Hello I am bitter tonight . My 1 year husband told me a lot tonight . A lot of crap . How Alaon teaching is wrong !! How I do not show any improvement . How I became a b*** because of Alaon teaching . I did what I could do with the tools of Alaon to focus on me and not the alcoholic and not to let him get in my way of recovery . He has done nothing but lied and belittled me and kept me from getting better. When I stand up for myself I'm being a b**** . If I don't do what he wants I'm a b*** . This is a man I will not do anything else for . I am ending this marriage I do not need the aggravation any more . I'm done with him .
I Tryed to save something I new from day one it was impossible to save but I gave it a chance . He has put nothing on the table I want !! I will walk away . He has nothing I want .
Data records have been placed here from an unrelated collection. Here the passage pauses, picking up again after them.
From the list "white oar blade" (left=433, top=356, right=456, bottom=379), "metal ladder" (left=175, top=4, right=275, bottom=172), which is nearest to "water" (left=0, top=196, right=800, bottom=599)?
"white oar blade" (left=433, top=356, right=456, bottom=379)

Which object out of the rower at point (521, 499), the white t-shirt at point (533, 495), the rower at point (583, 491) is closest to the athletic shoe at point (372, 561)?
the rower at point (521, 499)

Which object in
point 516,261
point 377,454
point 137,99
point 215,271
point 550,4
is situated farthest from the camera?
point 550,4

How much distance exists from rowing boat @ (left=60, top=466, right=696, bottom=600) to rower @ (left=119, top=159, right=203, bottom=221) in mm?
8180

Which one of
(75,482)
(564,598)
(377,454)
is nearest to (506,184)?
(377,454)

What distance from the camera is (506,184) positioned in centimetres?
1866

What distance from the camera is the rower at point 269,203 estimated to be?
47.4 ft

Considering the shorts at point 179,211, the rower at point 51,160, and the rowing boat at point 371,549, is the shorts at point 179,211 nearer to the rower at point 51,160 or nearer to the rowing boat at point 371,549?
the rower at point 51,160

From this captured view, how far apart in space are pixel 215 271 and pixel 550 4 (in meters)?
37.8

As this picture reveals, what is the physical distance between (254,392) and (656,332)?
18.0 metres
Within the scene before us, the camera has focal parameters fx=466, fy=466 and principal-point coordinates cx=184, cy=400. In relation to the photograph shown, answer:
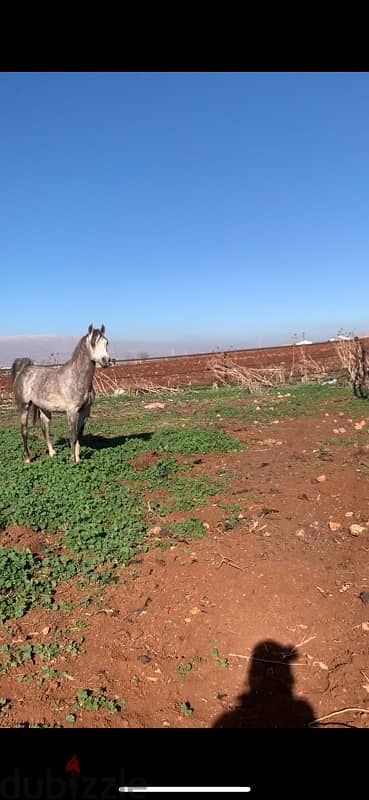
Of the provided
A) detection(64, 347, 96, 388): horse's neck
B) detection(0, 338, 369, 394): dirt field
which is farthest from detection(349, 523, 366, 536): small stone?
detection(0, 338, 369, 394): dirt field

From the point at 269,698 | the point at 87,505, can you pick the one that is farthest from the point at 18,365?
the point at 269,698

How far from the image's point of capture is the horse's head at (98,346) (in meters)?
8.32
-- Edited by hotrod on Tuesday 5th of November 2013 11:50:59 PM
I am sorry that you must still endure this insanity on a regular basis . I began to think about whet alanon has taught me and I must say it was all good.
I learned that it was my responsibility to take care of myself. I can do that by making sure that did not get too hungry, angry, lonely or tired. I learned to live one day at a time, leaving the past in the past and not to project into the future, and to trust a Higher Power. In addition I learned to treat myself and others with courtesy and respect.
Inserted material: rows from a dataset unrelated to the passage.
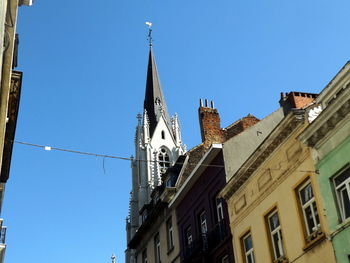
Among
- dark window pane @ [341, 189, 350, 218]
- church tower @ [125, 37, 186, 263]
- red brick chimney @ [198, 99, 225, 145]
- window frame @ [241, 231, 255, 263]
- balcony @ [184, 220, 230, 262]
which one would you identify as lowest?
dark window pane @ [341, 189, 350, 218]

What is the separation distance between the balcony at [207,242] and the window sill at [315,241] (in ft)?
17.6

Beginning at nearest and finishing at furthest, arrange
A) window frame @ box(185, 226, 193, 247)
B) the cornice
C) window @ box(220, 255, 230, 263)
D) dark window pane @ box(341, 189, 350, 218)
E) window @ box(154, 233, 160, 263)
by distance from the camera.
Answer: the cornice, dark window pane @ box(341, 189, 350, 218), window @ box(220, 255, 230, 263), window frame @ box(185, 226, 193, 247), window @ box(154, 233, 160, 263)

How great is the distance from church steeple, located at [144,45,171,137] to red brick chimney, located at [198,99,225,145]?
126 feet

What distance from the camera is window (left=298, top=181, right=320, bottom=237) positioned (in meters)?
14.6

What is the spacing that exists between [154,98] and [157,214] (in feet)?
150

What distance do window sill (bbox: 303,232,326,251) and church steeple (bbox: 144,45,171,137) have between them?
5165 centimetres

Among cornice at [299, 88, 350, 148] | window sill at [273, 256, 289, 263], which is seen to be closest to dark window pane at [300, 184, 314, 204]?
cornice at [299, 88, 350, 148]

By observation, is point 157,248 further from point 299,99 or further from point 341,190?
point 341,190

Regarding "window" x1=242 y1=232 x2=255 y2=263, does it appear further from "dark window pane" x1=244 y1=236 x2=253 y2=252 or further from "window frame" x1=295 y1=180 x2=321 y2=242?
"window frame" x1=295 y1=180 x2=321 y2=242

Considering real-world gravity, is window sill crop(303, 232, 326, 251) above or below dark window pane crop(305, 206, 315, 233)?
below

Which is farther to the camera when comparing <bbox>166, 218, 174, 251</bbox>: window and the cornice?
<bbox>166, 218, 174, 251</bbox>: window

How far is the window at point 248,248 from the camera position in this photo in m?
18.1

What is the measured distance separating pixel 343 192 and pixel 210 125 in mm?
14179

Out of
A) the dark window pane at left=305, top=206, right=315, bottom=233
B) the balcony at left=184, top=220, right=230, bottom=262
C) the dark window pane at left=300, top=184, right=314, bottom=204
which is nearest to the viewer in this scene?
the dark window pane at left=305, top=206, right=315, bottom=233
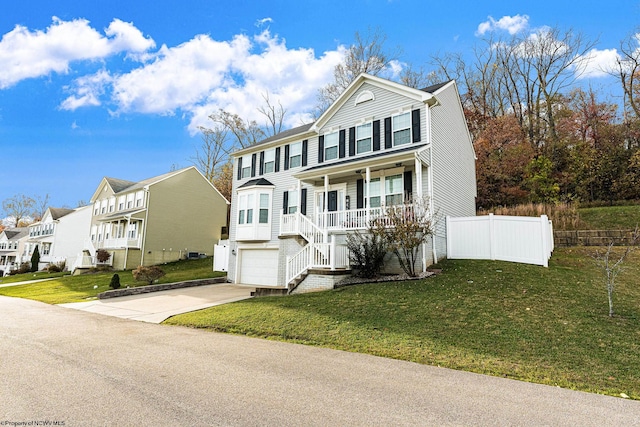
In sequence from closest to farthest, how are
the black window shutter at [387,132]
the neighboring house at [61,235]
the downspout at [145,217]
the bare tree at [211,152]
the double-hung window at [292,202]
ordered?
the black window shutter at [387,132] → the double-hung window at [292,202] → the downspout at [145,217] → the neighboring house at [61,235] → the bare tree at [211,152]

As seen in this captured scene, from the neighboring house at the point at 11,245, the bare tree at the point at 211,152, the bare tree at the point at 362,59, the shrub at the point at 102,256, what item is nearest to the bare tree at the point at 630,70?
the bare tree at the point at 362,59

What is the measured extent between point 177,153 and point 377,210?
34.5 meters

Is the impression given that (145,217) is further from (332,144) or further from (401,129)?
(401,129)

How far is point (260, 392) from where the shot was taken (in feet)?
13.3

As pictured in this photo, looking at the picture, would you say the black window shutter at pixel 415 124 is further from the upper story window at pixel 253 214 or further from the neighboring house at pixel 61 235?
the neighboring house at pixel 61 235

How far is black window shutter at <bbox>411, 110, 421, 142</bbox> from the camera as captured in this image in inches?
545

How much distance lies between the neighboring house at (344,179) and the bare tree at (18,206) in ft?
202

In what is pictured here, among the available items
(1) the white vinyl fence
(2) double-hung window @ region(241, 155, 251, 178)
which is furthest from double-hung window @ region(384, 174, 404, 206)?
(2) double-hung window @ region(241, 155, 251, 178)

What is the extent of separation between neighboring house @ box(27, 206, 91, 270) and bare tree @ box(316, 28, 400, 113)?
29.7 meters

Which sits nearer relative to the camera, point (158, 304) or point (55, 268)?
point (158, 304)

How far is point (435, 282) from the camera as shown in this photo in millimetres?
10039

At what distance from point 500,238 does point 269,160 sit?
12.4 m

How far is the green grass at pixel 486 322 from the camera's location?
198 inches

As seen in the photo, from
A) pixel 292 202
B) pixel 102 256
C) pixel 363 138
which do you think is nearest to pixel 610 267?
pixel 363 138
I believe those were all great constructive lessons.
I hear you are gaining the same wisdom and becoming a Miracle in Progress. Keep on keeping on
-- Edited by hotrod on Tuesday 5th of November 2013 11:56:11 PM
Rosemary: I can remember when you first starting posting. You were crying in a parking lot one day as I recall in grave distress. I don't hear grave distress in this post. I hear someone who wants to live free of abuse and constant criticism. I'd say you have come a long way!!!! Keep on keepin' on, sister!!!!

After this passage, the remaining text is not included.